• _EXERCISE DETAILS_
Write out the items again starting at the line that contains "How far is the life" and ending at the last one, substituting "buoyancy vest" for every "life vest" and leaving everything else unchanged.

(Stored data)
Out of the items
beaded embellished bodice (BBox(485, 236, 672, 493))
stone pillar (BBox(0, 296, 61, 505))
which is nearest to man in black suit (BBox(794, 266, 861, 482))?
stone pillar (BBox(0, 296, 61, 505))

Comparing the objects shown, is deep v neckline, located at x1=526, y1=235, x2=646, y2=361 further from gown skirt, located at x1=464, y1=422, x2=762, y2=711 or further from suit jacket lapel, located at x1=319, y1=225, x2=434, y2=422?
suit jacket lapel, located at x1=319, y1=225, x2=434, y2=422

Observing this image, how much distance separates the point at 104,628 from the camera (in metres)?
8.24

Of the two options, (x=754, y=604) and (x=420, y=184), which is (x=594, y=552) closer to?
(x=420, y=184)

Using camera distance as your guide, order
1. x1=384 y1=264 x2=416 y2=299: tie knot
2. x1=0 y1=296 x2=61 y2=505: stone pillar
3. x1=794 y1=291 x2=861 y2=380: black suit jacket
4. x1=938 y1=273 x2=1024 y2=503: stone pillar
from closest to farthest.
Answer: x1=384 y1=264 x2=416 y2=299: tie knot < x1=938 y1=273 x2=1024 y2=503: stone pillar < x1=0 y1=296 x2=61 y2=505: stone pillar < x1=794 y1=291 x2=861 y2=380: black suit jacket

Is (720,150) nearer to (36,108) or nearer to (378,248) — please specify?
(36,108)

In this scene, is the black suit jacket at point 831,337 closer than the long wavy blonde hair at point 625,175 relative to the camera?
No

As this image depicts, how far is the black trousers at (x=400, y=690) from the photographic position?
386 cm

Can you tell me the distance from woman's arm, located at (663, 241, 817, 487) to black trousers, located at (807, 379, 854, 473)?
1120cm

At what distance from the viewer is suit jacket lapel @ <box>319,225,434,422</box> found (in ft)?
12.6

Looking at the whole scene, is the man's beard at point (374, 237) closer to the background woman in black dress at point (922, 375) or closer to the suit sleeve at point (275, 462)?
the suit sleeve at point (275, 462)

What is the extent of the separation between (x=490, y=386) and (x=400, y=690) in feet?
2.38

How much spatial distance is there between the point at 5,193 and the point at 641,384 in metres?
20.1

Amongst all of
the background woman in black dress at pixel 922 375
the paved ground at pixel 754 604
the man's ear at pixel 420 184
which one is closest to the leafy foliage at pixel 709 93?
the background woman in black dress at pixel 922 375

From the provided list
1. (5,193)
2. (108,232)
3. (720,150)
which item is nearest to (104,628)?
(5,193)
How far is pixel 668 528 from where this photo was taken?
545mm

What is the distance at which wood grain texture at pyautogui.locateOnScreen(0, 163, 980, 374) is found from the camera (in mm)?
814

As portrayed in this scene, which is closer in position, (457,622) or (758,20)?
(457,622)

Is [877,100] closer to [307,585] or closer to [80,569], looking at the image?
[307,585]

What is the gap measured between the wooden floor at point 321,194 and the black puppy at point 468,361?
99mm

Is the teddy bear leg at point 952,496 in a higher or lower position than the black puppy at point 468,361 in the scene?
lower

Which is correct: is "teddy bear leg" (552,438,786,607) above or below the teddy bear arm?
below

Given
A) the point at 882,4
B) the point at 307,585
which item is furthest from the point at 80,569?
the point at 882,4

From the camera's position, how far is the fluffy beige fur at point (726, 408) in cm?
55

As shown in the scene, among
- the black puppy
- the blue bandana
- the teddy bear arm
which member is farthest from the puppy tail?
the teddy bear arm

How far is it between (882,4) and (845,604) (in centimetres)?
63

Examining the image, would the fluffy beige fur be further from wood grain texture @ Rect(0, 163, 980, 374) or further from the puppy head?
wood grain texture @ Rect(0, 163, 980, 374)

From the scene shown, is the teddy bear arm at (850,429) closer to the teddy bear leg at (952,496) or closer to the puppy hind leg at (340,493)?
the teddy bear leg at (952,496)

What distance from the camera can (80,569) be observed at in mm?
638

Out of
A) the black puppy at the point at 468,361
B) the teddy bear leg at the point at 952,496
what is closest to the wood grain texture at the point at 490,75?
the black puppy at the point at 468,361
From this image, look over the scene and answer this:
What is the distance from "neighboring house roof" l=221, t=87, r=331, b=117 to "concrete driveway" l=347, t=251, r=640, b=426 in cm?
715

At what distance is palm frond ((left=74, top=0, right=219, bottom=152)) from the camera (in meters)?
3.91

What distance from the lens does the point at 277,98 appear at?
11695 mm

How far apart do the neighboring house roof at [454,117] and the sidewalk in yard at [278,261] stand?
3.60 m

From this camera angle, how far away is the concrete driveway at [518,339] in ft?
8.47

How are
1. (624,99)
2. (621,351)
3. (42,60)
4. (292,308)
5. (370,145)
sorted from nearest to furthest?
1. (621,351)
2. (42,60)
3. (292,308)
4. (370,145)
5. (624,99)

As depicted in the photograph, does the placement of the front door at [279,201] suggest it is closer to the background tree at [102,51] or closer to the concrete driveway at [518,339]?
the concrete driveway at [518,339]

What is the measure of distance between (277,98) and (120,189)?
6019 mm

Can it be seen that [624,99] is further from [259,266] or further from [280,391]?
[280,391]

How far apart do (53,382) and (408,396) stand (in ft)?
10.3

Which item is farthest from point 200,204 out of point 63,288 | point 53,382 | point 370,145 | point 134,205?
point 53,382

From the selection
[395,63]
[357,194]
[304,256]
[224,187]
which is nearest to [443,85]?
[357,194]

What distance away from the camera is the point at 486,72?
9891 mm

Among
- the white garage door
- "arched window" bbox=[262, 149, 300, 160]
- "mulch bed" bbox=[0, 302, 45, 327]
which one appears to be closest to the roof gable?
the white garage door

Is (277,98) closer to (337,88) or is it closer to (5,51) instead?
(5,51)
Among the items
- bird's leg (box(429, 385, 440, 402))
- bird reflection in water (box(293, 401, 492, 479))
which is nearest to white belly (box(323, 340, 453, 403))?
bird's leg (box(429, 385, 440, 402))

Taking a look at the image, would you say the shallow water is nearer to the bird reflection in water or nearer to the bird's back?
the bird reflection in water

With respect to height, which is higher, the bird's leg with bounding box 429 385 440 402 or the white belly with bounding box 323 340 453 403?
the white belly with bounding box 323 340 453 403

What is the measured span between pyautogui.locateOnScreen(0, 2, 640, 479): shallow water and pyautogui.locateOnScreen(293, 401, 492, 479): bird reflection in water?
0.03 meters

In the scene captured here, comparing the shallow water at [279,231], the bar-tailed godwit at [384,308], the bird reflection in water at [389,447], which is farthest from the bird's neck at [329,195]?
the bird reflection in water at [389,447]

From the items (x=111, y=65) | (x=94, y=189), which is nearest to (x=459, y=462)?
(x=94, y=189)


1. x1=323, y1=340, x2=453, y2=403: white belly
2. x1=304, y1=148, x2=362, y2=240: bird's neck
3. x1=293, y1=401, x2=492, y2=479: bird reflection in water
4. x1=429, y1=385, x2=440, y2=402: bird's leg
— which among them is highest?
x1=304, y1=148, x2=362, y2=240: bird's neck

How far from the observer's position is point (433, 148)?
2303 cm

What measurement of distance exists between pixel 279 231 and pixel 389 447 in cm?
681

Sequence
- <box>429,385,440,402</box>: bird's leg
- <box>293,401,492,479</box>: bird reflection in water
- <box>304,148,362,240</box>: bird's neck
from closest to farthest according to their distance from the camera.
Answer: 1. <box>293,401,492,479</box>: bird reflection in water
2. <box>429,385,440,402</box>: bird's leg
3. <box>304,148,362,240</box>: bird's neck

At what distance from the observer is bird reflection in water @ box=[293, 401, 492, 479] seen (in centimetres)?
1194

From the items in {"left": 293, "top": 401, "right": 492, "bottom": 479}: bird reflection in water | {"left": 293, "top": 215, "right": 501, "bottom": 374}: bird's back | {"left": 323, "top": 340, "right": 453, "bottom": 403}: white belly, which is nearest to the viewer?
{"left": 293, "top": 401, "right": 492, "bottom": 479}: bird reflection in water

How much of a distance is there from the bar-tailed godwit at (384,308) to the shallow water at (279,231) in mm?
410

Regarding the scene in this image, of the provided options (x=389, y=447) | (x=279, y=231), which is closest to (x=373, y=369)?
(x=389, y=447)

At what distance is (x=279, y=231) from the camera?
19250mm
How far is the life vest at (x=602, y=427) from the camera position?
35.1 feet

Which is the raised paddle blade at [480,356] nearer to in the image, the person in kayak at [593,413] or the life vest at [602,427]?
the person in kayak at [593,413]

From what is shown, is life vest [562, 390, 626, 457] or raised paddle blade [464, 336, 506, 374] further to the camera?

• _SOLUTION TO THE EXERCISE_
How far is the buoyancy vest at (x=602, y=427) from the camera position?
35.1 feet

Which is the raised paddle blade at [480,356] nearer to in the image, the person in kayak at [593,413] or the buoyancy vest at [602,427]?
the person in kayak at [593,413]

From what is shown, is buoyancy vest [562, 390, 626, 457] or raised paddle blade [464, 336, 506, 374] further to the camera?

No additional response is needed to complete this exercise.